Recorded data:
>> Start
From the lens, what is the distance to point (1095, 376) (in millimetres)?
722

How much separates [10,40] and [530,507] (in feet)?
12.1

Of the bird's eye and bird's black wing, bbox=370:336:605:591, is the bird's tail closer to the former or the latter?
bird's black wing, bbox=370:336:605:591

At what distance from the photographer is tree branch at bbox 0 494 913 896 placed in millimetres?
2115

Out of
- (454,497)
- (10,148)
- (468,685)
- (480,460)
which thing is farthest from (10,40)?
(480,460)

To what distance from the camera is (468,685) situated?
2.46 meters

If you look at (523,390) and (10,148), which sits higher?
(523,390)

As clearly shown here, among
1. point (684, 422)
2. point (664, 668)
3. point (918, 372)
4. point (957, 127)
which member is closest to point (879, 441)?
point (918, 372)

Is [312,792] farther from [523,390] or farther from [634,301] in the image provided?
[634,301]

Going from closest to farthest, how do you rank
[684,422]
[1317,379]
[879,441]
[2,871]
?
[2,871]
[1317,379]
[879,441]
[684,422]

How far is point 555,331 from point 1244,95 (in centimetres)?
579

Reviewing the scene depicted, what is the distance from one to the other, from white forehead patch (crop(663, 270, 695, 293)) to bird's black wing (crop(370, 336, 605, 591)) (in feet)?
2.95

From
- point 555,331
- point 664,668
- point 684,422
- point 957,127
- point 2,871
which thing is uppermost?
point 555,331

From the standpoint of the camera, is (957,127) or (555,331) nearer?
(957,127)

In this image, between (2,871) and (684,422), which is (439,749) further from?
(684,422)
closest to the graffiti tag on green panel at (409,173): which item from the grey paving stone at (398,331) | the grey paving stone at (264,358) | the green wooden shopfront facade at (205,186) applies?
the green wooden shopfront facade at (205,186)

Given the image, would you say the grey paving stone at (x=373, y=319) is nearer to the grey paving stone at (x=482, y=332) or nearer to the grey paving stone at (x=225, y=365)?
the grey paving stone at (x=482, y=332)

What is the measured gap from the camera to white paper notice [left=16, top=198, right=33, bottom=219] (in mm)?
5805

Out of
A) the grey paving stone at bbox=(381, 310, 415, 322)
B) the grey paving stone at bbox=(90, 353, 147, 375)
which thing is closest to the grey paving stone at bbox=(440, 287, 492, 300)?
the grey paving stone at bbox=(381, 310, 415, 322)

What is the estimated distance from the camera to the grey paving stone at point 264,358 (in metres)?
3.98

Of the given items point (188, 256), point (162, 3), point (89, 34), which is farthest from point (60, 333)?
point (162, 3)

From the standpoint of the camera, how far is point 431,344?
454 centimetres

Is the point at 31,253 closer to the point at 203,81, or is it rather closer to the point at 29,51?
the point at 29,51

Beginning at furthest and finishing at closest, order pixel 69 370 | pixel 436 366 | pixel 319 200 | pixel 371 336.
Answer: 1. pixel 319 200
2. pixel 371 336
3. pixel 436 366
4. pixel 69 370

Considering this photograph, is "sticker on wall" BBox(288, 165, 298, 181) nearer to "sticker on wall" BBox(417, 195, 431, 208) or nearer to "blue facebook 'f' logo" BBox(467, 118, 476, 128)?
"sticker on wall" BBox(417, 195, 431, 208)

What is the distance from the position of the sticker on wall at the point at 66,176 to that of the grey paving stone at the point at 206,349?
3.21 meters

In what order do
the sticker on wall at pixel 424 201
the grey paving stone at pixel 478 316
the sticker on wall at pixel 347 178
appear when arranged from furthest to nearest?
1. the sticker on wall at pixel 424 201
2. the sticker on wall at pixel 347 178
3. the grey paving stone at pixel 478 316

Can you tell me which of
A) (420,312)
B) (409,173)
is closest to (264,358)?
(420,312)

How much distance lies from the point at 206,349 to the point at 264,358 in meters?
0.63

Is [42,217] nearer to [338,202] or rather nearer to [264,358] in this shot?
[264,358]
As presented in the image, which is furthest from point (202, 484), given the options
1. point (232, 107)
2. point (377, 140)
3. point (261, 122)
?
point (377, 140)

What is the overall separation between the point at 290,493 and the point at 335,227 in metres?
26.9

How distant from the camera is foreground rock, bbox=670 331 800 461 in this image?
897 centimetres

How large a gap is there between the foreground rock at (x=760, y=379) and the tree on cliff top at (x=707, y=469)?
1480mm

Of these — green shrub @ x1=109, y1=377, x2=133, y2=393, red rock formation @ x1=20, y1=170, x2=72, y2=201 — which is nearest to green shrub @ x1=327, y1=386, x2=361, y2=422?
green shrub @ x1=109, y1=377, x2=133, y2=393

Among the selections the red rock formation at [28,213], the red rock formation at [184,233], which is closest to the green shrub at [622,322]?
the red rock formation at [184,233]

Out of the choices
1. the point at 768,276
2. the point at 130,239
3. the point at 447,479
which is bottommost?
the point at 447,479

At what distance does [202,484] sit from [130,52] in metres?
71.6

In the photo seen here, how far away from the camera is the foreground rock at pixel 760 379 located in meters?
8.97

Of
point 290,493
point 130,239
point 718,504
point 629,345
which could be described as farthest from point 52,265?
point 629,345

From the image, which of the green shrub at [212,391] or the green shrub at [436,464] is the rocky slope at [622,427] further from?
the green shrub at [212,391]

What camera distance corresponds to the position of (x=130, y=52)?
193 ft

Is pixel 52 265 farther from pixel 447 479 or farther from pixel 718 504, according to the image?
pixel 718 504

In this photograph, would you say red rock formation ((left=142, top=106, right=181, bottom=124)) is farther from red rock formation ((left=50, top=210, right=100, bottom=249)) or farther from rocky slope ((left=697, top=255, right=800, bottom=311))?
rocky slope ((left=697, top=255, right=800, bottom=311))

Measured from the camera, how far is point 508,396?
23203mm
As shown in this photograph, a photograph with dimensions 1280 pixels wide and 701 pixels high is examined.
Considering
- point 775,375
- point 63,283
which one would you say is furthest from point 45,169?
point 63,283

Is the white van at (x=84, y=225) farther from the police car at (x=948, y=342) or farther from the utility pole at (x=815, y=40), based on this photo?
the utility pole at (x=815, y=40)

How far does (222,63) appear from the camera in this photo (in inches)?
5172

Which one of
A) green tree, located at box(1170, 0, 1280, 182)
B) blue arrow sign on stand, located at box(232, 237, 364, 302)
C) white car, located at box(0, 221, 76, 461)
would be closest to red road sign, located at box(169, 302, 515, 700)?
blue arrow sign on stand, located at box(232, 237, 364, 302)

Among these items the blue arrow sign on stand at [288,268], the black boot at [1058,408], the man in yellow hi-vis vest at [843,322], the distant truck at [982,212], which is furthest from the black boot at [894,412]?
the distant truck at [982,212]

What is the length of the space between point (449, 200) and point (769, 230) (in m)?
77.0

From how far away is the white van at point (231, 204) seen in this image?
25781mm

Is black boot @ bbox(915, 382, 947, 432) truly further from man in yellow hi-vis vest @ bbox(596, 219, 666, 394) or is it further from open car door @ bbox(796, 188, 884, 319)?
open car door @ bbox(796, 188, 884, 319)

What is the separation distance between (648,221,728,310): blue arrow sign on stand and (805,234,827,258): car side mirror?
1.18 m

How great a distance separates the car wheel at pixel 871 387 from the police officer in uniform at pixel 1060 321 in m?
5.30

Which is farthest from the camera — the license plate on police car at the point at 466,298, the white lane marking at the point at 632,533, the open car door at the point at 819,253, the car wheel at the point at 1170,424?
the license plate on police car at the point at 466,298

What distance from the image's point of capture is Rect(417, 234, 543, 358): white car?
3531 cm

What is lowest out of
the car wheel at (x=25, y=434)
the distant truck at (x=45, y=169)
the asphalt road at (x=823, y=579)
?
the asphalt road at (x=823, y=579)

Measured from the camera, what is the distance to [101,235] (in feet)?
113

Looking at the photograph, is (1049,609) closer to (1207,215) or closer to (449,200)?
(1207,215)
>> End
Reproduce all of the records above word for word, leaving every line unchanged.

* TASK SOLUTION
From the lens, what is the distance to point (1095, 376) (in millimetres)?
722

How much separates [10,40] and [530,507] (in feet)?
12.1

Of the bird's eye and bird's black wing, bbox=370:336:605:591, is the bird's tail closer to the former or the latter?
bird's black wing, bbox=370:336:605:591

At what distance from the photographer is tree branch at bbox 0 494 913 896 placed in millimetres?
2115

Out of
- (454,497)
- (10,148)
- (468,685)
- (480,460)
which thing is farthest from (10,40)?
(480,460)

To what distance from the camera is (468,685) situated?
2.46 meters

If you look at (523,390) and (10,148), which sits higher?
(523,390)

As clearly shown here, among
1. point (684, 422)
2. point (664, 668)
3. point (918, 372)
4. point (957, 127)
which member is closest to point (879, 441)?
point (918, 372)

Is [312,792] farther from [523,390] or farther from [634,301] in the image provided?
[634,301]

Going from closest to farthest, how do you rank
[684,422]
[1317,379]
[879,441]
[2,871]
?
[2,871]
[1317,379]
[879,441]
[684,422]

How far is point 555,331 from point 1244,95 (in centimetres)?
579

Reviewing the scene depicted, what is the distance from one to the other, from white forehead patch (crop(663, 270, 695, 293)) to bird's black wing (crop(370, 336, 605, 591)) (in feet)?
2.95

From
- point 555,331
- point 664,668
- point 684,422
- point 957,127
- point 2,871
which thing is uppermost?
point 555,331

From the standpoint of the camera, is (957,127) or (555,331) nearer?
(957,127)

In this image, between (2,871) and (684,422), which is (439,749) further from?
(684,422)
closest to the graffiti tag on green panel at (409,173): which item from the grey paving stone at (398,331) | the grey paving stone at (264,358) | the green wooden shopfront facade at (205,186) applies?
the green wooden shopfront facade at (205,186)

Given the image, would you say the grey paving stone at (x=373, y=319) is nearer to the grey paving stone at (x=482, y=332) or nearer to the grey paving stone at (x=225, y=365)?
the grey paving stone at (x=482, y=332)

What is the measured gap from the camera to white paper notice [left=16, top=198, right=33, bottom=219] (in mm)?
5805

Out of
A) the grey paving stone at bbox=(381, 310, 415, 322)
B) the grey paving stone at bbox=(90, 353, 147, 375)
which thing is closest to the grey paving stone at bbox=(440, 287, 492, 300)?
the grey paving stone at bbox=(381, 310, 415, 322)

What is the estimated distance from the camera to the grey paving stone at point 264,358 (in metres)?
3.98

Of the given items point (188, 256), point (162, 3), point (89, 34), which is farthest from point (60, 333)?
point (162, 3)

From the standpoint of the camera, how far is point 431,344?
454 centimetres

Is the point at 31,253 closer to the point at 203,81, or is it rather closer to the point at 29,51?
the point at 29,51

Beginning at furthest and finishing at closest, order pixel 69 370 | pixel 436 366 | pixel 319 200 | pixel 371 336.
Answer: 1. pixel 319 200
2. pixel 371 336
3. pixel 436 366
4. pixel 69 370

Considering this photograph, is "sticker on wall" BBox(288, 165, 298, 181) nearer to "sticker on wall" BBox(417, 195, 431, 208) or nearer to "blue facebook 'f' logo" BBox(467, 118, 476, 128)?
"sticker on wall" BBox(417, 195, 431, 208)

What is the distance from the position of the sticker on wall at the point at 66,176 to that of the grey paving stone at the point at 206,349?
3.21 meters

In what order do
the sticker on wall at pixel 424 201
the grey paving stone at pixel 478 316
the sticker on wall at pixel 347 178
appear when arranged from furthest to nearest?
1. the sticker on wall at pixel 424 201
2. the sticker on wall at pixel 347 178
3. the grey paving stone at pixel 478 316

Can you tell me which of
A) (420,312)
B) (409,173)
is closest to (264,358)?
(420,312)

How much distance lies from the point at 206,349 to the point at 264,358 in meters?
0.63

Is [42,217] nearer to [338,202] or rather nearer to [264,358] in this shot?
[264,358]
As presented in the image, which is furthest from point (202, 484), given the options
1. point (232, 107)
2. point (377, 140)
3. point (261, 122)
?
point (377, 140)

What is the overall separation between the point at 290,493 and the point at 335,227 in metres?
26.9

How distant from the camera is foreground rock, bbox=670 331 800 461 in this image?
897 centimetres

How large a gap is there between the foreground rock at (x=760, y=379) and the tree on cliff top at (x=707, y=469)?
1480mm

Of these — green shrub @ x1=109, y1=377, x2=133, y2=393, red rock formation @ x1=20, y1=170, x2=72, y2=201 — which is nearest to green shrub @ x1=327, y1=386, x2=361, y2=422?
green shrub @ x1=109, y1=377, x2=133, y2=393

Among the selections the red rock formation at [28,213], the red rock formation at [184,233], which is closest to the green shrub at [622,322]?
the red rock formation at [184,233]

Out of the choices
1. the point at 768,276
2. the point at 130,239
3. the point at 447,479
which is bottommost?
the point at 447,479

At what distance does [202,484] sit from [130,52] in metres?
71.6

In the photo seen here, how far away from the camera is the foreground rock at pixel 760 379 located in meters?
8.97

Of
point 290,493
point 130,239
point 718,504
point 629,345
which could be described as farthest from point 52,265?
point 629,345

From the image, which of the green shrub at [212,391] or the green shrub at [436,464] is the rocky slope at [622,427] further from?
the green shrub at [212,391]

What camera distance corresponds to the position of (x=130, y=52)?
193 ft

Is pixel 52 265 farther from pixel 447 479 or farther from pixel 718 504, according to the image?
pixel 718 504

In this photograph, would you say red rock formation ((left=142, top=106, right=181, bottom=124)) is farther from red rock formation ((left=50, top=210, right=100, bottom=249)) or farther from rocky slope ((left=697, top=255, right=800, bottom=311))?
rocky slope ((left=697, top=255, right=800, bottom=311))

Measured from the camera, how far is point 508,396?
23203mm
As shown in this photograph, a photograph with dimensions 1280 pixels wide and 701 pixels high is examined.
Considering
- point 775,375
- point 63,283
which one would you say is furthest from point 45,169?
point 63,283

Is the white van at (x=84, y=225) farther from the police car at (x=948, y=342) or farther from the utility pole at (x=815, y=40), based on this photo?
the utility pole at (x=815, y=40)

How far does (222,63) appear from the camera in this photo (in inches)?
5172

Which one of
A) green tree, located at box(1170, 0, 1280, 182)
B) blue arrow sign on stand, located at box(232, 237, 364, 302)
C) white car, located at box(0, 221, 76, 461)
would be closest to red road sign, located at box(169, 302, 515, 700)?
blue arrow sign on stand, located at box(232, 237, 364, 302)

Among these items the blue arrow sign on stand at [288,268], the black boot at [1058,408], the man in yellow hi-vis vest at [843,322], the distant truck at [982,212], which is furthest from the black boot at [894,412]?
the distant truck at [982,212]

What is the length of the space between point (449, 200) and point (769, 230) (in m)?
77.0

From how far away is the white van at point (231, 204) seen in this image?
25781mm

Is black boot @ bbox(915, 382, 947, 432) truly further from man in yellow hi-vis vest @ bbox(596, 219, 666, 394) or is it further from open car door @ bbox(796, 188, 884, 319)?
open car door @ bbox(796, 188, 884, 319)

What is the separation distance between (648,221,728,310): blue arrow sign on stand and (805,234,827,258): car side mirror?
1.18 m

How great a distance separates the car wheel at pixel 871 387 from the police officer in uniform at pixel 1060 321 in m?
5.30

Which is farthest from the camera — the license plate on police car at the point at 466,298, the white lane marking at the point at 632,533, the open car door at the point at 819,253, the car wheel at the point at 1170,424?
the license plate on police car at the point at 466,298

What distance from the image's point of capture is Rect(417, 234, 543, 358): white car?
3531 cm

What is lowest out of
the car wheel at (x=25, y=434)
the distant truck at (x=45, y=169)
the asphalt road at (x=823, y=579)
?
the asphalt road at (x=823, y=579)

Measured from the camera, what is the distance to [101,235] (in feet)?
113

Looking at the photograph, is (1049,609) closer to (1207,215) or closer to (449,200)?
(1207,215)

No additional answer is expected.